Tereny Pierwotnych > Jezioro
Błękitne jezioro
Demon:
-No ładnie, ładnie - powiedziałem po usłyszeniu piosenki Śnieżki.
Wskoczyłem dosłownie wskoczyłem na jakąś brzozę, ale miała bardzo śliską korę więc przeskoczyłem na dąb czy jakieś tam inne drzewo liściaste.
-Się dziwisz, że się mści...taki olbrzym na młodym drzewku...no wiesz co...hahhaha - zaśmiałem się z Śnieżki.
Śnieżka (Blanka):
hej. ja się nie umiem wspinać!- krzyknęłam i otrzepałam się z trawy. jednak nie chciałam się poddać. weszłam jeszcze raz na jakieś drzewo i mocno chwyciłam się łapami by znów nie spaść.
Demon:
-No dajesz...wyobraź sobie, że jak spadniesz to wpadniesz do lawy...pomogło? - zaśmiałem się - a to teraz jak tak wszyscy śpiewają to moja kolej:
"Czasem pocisk w ciemności niszczy marzenia.
Władcy przychodzą i władcy odchodzą, czy królestwo się rozpadnie?
Do kogo się teraz zwrócić, gdy nasi przywódcy stracili ducha?
Życia są tracone ale za jaką cenę, czy wielkie marzenie się rozpadnie?

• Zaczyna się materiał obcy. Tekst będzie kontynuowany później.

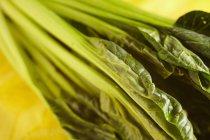 Листья зеленого сырья tatsoi на размытый фон — стоковое фото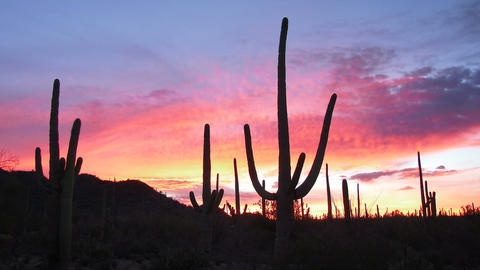 Saguaro Sunrise Footage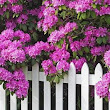 5 Great Flowering Shrubs - Walpole Outdoors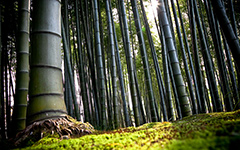 High-resolution desktop wallpaper Bamboo by Philippe Clairo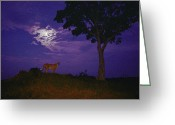 Prowling Greeting Cards - A Young Cheetah Prowls By Moonlight Greeting Card by Chris Johns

Zabity przez swoich czy przez wroga, odwrócił losy,
300 lat, wciąż nikt nie wie, sekret pozostaje."
Demon:
-I ta piosenka jeszcze się tam ciągnie...ale jest taka o pogrzebie itp. więc nie dokańczam -powiedziałem kończąc wycie.
Demon:
-Aż tak okropnie mi poszło? - pomyślałem gdy w lesie po moim wokalu nastąpiła cisza.